At the request of Congress, the National Academies of Sciences, Engineering, and Medicine committee has already investigated the merits and viability of different nuclear fuel cycles, and in 2023 published a consensus report that is referenced by Kemp et al. ANS member Paul Dickman, who recently retired from Argonne National Laboratory as senior policy fellow, served on that committee.

“Our committee made no finding or recommendations limiting the use of HALEU or capping enrichment at 10 percent or 12 percent for nuclear fuel,” he said. “In fact, we raised concerns that there were insufficient quantities of HALEU needed to move forward with existing advanced reactor demonstrations.

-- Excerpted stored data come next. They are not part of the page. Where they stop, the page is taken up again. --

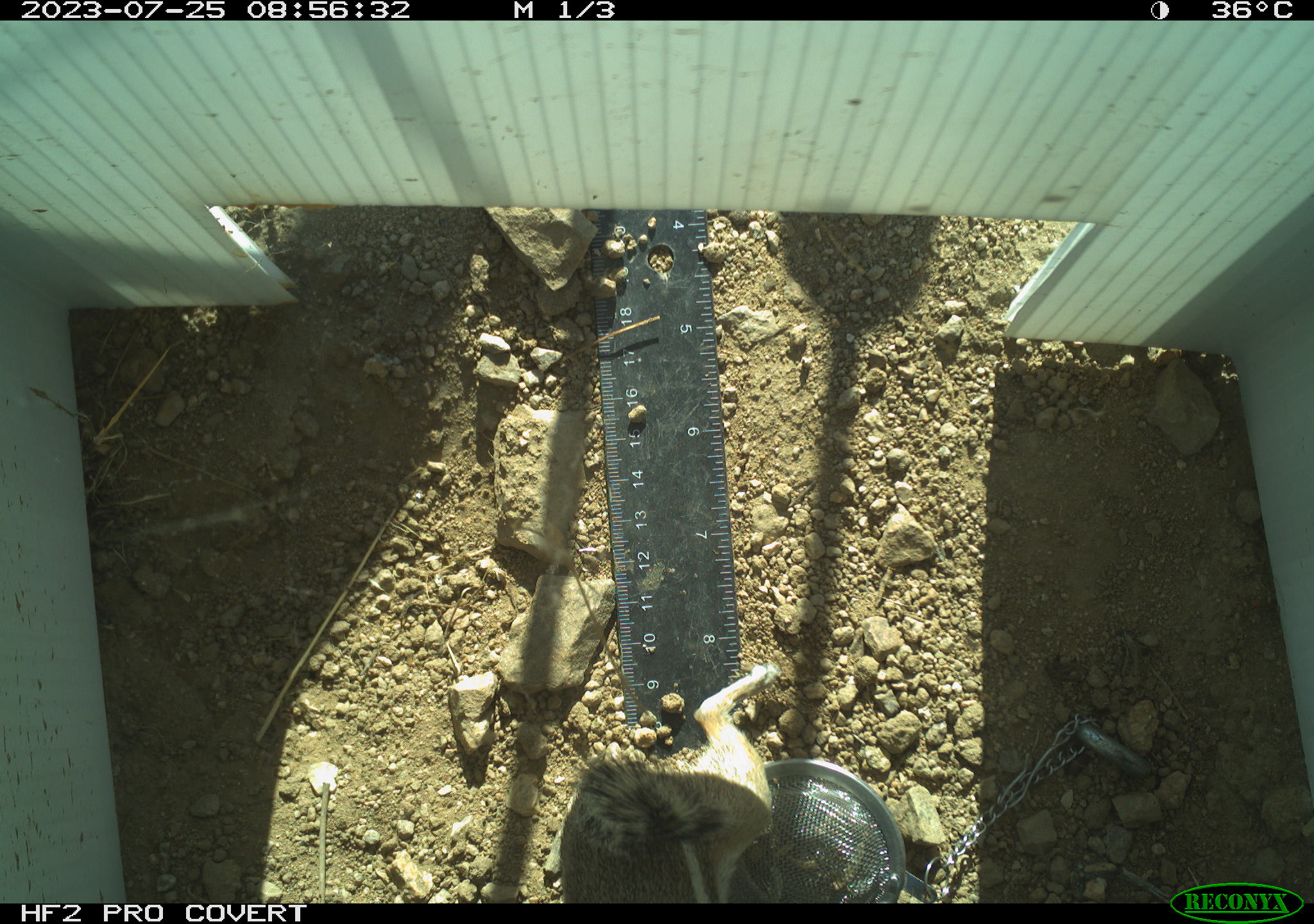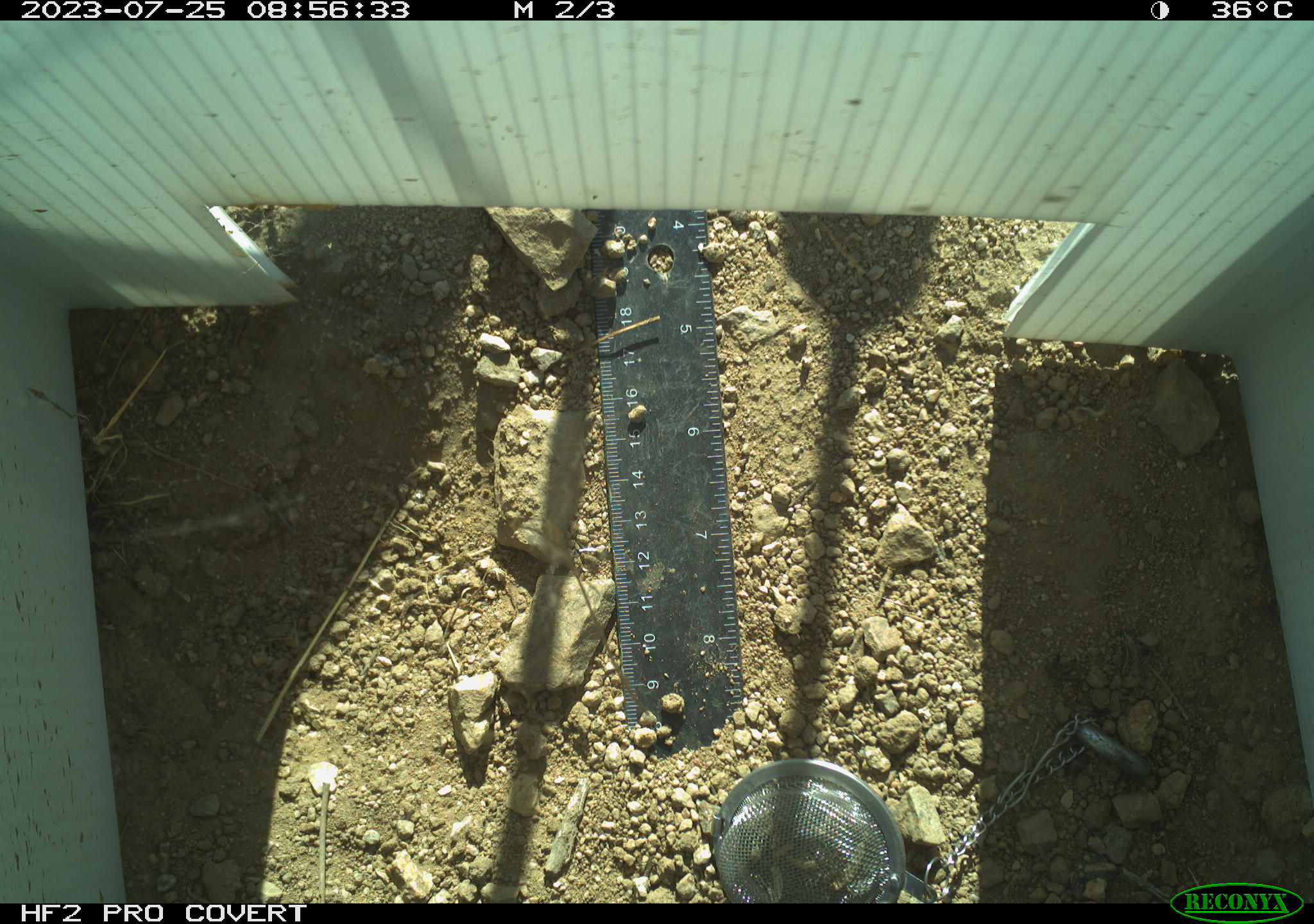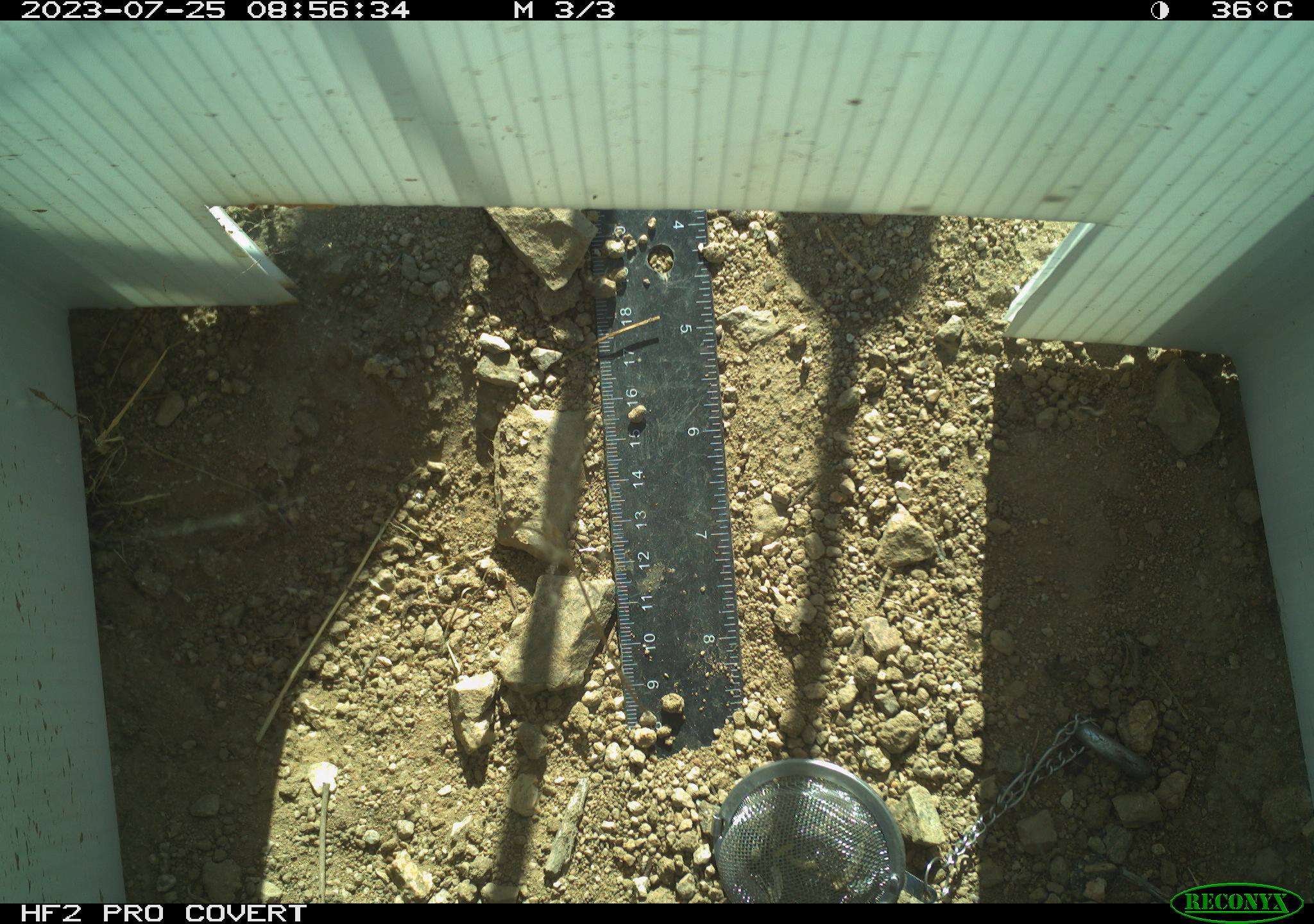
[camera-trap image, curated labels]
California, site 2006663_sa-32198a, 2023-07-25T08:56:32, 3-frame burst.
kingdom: Animalia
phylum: Chordata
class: Mammalia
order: Rodentia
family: Sciuridae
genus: Ammospermophilus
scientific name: Ammospermophilus leucurus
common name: white-tailed antelope squirrel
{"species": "white-tailed antelope squirrel (Ammospermophilus leucurus)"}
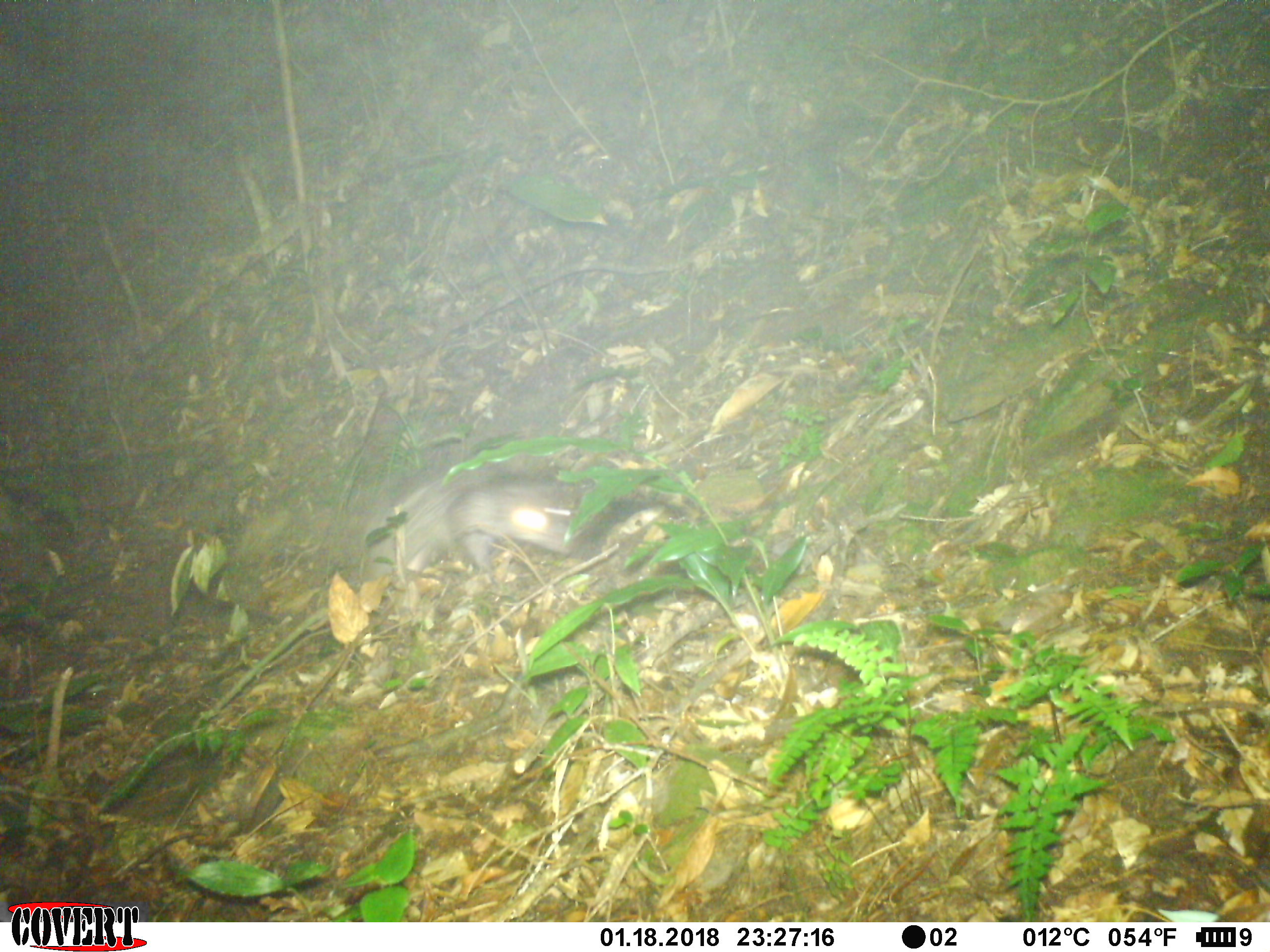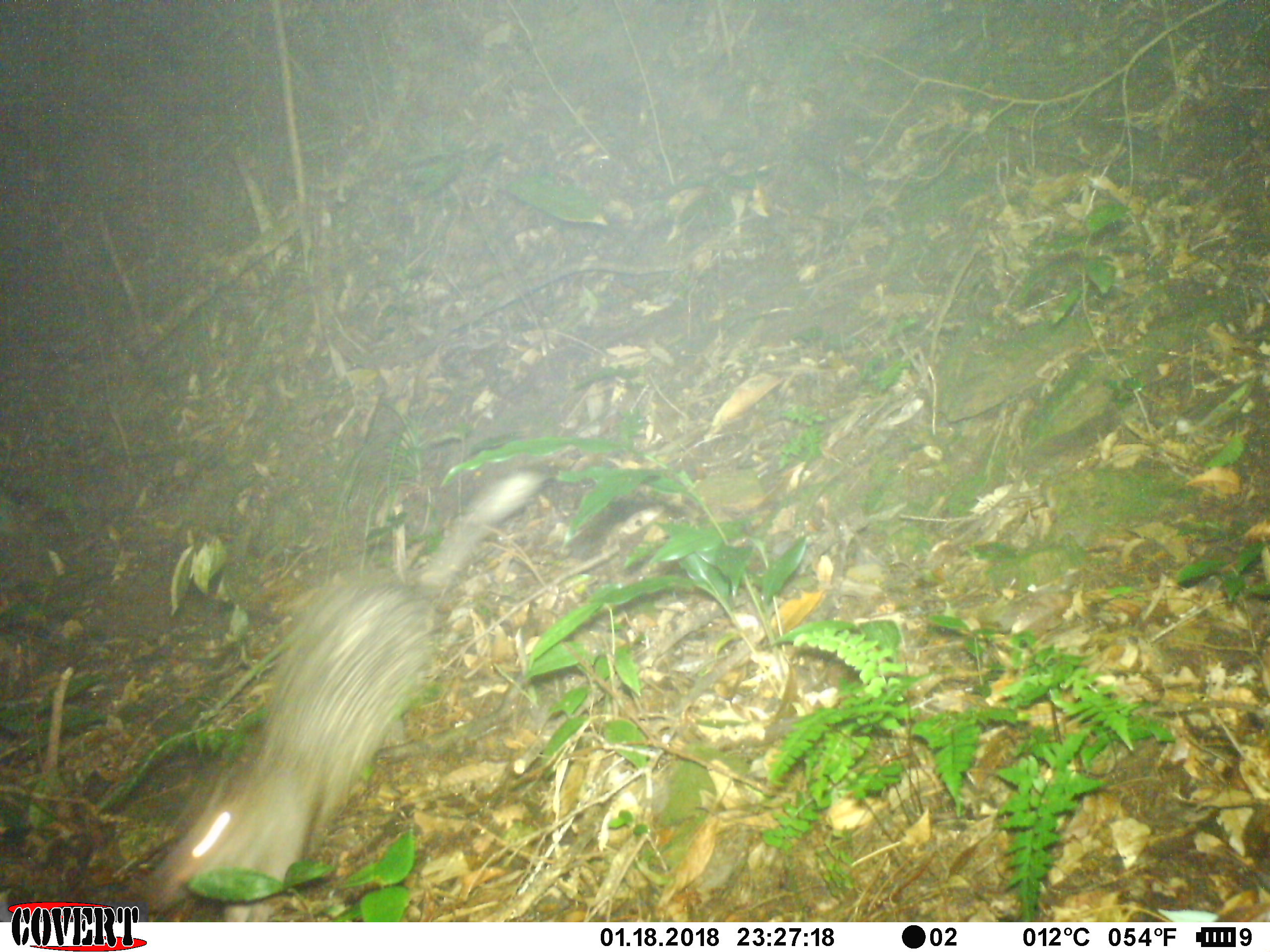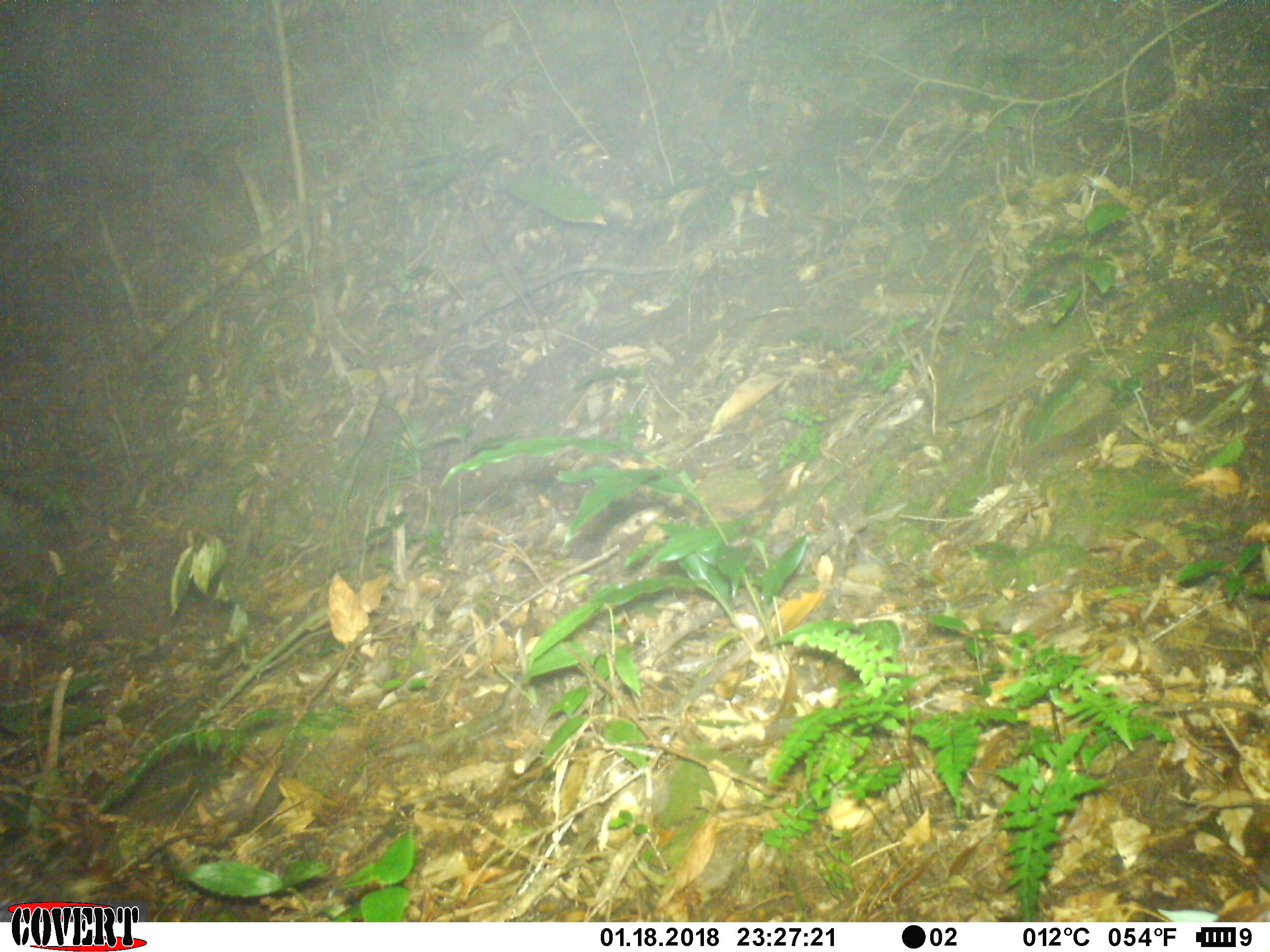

We also raised concerns over the potential expanded development of HALEU fuel cycle facilities both domestically and internationally and identified the need to enhance existing safeguards and security regimes to accommodate this expanded use.”

Looking specifically at HALEU used in high-temperature reactors featuring graphite-matrix TRISO fuel, ANS member Charles Forsberg of the Massachusetts Institute of Technology noted that the higher burnup achievable with HALEU fuels significantly reduces the risks of proliferation. Forsberg referenced a paper he coauthored that was published in Nuclear Technology in August.

“The higher uranium enrichment enables higher burnup used nuclear fuel where the plutonium and uranium isotopics create a massive barrier for use in nuclear weapons,” Forsberg said. “Reducing the risks of fissile material diversion from large future inventories of used fuel far exceeds any theoretical risk from stealing large quantities of HALEU fuel, designing and building a new class of nuclear weapon that may or may not be possible.”

On the basis of theoretical risks, Kemp et al. would have the United States unilaterally change its treatment of HALEU and bow out of the advanced reactor marketplace—leaving Russia and China free to market their designs around the world. But by continuing to develop evidence-based policies and technologies in cooperation with the IAEA and international partners, the U.S. can support safeguards and security for the next generation of nuclear power plants around the globe.